Let $$\vec{a} = \alpha\hat{i} + \hat{j} - \hat{k}$$ and $$\vec{b} = 2\hat{i} + \hat{j} - \alpha\hat{k}$$, $$\alpha > 0$$. If the projection of $$\vec{a} \times \vec{b}$$ on the vector $$-\hat{i} + 2\hat{j} - 2\hat{k}$$ is $$30$$, then $$\alpha$$ is equal to

We need to find $$\alpha$$ given that the projection of $$\vec{a} \times \vec{b}$$ on $$-\hat{i} + 2\hat{j} - 2\hat{k}$$ is 30.

First, with $$\vec{a} = \alpha\hat{i} + \hat{j} - \hat{k}$$ and $$\vec{b} = 2\hat{i} + \hat{j} - \alpha\hat{k}$$, we compute $$\vec{a} \times \vec{b}$$:

$$\vec{a} \times \vec{b} = \begin{vmatrix} \hat{i} & \hat{j} & \hat{k} \\ \alpha & 1 & -1 \\ 2 & 1 & -\alpha \end{vmatrix}$$

$$= \hat{i}(1 \cdot (-\alpha) - (-1) \cdot 1) - \hat{j}(\alpha \cdot (-\alpha) - (-1) \cdot 2) + \hat{k}(\alpha \cdot 1 - 1 \cdot 2)$$

$$= \hat{i}(-\alpha + 1) - \hat{j}(-\alpha^2 + 2) + \hat{k}(\alpha - 2)$$

$$= (1 - \alpha)\hat{i} + (\alpha^2 - 2)\hat{j} + (\alpha - 2)\hat{k}$$

Next, let $$\vec{c} = -\hat{i} + 2\hat{j} - 2\hat{k}$$ so that $$|\vec{c}| = \sqrt{1 + 4 + 4} = 3$$, and compute the projection of $$\vec{a} \times \vec{b}$$ on $$\vec{c}$$:

Projection = $$\dfrac{(\vec{a} \times \vec{b}) \cdot \vec{c}}{|\vec{c}|}$$

$$ (\vec{a} \times \vec{b}) \cdot \vec{c} = (1 - \alpha)(-1) + (\alpha^2 - 2)(2) + (\alpha - 2)(-2)$$

$$= -(1 - \alpha) + 2\alpha^2 - 4 - 2\alpha + 4$$

$$= -1 + \alpha + 2\alpha^2 - 4 - 2\alpha + 4$$

$$= 2\alpha^2 - \alpha - 1$$

Then substituting into the projection formula gives $$\dfrac{2\alpha^2 - \alpha - 1}{3} = 30$$, which leads to $$2\alpha^2 - \alpha - 1 = 90$$ and hence $$2\alpha^2 - \alpha - 91 = 0$$.

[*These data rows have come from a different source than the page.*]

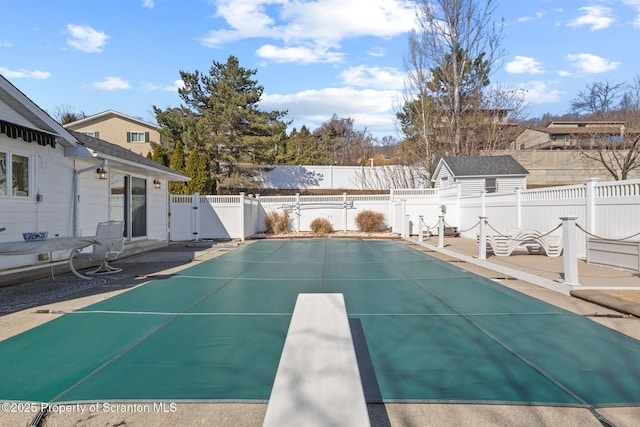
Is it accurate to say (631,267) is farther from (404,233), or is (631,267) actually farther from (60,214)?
(60,214)

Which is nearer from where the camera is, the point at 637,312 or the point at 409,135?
the point at 637,312

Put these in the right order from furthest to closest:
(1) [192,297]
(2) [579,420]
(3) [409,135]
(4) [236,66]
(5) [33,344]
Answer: (3) [409,135], (4) [236,66], (1) [192,297], (5) [33,344], (2) [579,420]

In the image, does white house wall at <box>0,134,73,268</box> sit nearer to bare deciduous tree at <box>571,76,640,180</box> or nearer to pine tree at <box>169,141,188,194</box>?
pine tree at <box>169,141,188,194</box>

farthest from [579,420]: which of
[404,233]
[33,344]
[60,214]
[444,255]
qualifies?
[404,233]

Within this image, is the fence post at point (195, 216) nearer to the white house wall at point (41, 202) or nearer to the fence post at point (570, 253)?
the white house wall at point (41, 202)

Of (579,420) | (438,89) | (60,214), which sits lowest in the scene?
(579,420)

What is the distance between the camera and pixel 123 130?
31.8 m

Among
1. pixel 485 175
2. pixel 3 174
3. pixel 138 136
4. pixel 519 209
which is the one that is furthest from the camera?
pixel 138 136

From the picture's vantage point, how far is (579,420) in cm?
250

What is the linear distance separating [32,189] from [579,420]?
9.45 meters

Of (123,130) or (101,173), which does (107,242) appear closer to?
(101,173)

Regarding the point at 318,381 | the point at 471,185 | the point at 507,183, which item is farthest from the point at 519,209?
the point at 318,381

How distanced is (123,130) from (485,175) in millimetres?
28113

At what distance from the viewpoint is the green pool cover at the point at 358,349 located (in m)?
2.89
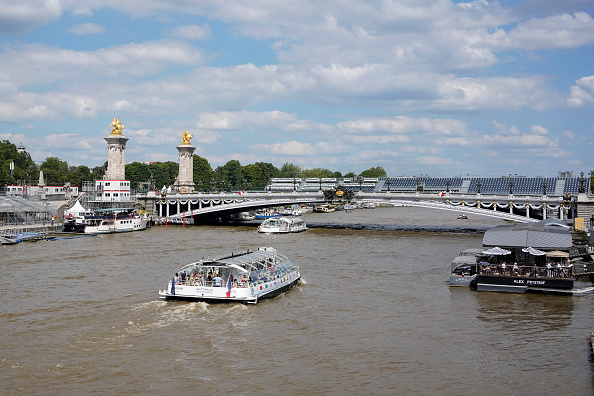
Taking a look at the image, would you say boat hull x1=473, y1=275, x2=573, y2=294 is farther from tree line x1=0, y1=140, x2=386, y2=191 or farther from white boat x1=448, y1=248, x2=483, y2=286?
Answer: tree line x1=0, y1=140, x2=386, y2=191

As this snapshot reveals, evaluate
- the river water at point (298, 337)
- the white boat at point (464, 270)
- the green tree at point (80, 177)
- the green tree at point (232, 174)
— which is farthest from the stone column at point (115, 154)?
the white boat at point (464, 270)

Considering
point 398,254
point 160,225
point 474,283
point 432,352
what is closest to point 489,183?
point 160,225

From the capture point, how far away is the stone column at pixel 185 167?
117m

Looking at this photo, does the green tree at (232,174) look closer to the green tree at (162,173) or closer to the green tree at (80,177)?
the green tree at (162,173)

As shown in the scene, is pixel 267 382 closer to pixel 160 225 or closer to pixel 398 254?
pixel 398 254

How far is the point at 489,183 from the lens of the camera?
164375 mm

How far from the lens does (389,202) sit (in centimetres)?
7962

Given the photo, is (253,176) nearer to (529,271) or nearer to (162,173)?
(162,173)

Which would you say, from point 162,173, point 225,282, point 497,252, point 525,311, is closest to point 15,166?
point 162,173

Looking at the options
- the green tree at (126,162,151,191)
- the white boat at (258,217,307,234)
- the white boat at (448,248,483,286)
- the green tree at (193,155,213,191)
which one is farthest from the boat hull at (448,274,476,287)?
the green tree at (126,162,151,191)

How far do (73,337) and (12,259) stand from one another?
2780 cm

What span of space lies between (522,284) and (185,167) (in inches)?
3510

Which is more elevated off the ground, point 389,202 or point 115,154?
point 115,154

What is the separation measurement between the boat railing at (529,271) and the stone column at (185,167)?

Finally, solving $$2\alpha^2 - \alpha - 91 = 0$$ yields $$\alpha = \dfrac{1 \pm \sqrt{1 + 728}}{4} = \dfrac{1 \pm \sqrt{729}}{4} = \dfrac{1 \pm 27}{4}$$, so $$\alpha = \dfrac{28}{4} = 7$$ or $$\alpha = \dfrac{-26}{4}$$ (rejected since $$\alpha > 0$$).

The correct answer is Option D: $$\alpha = 7$$.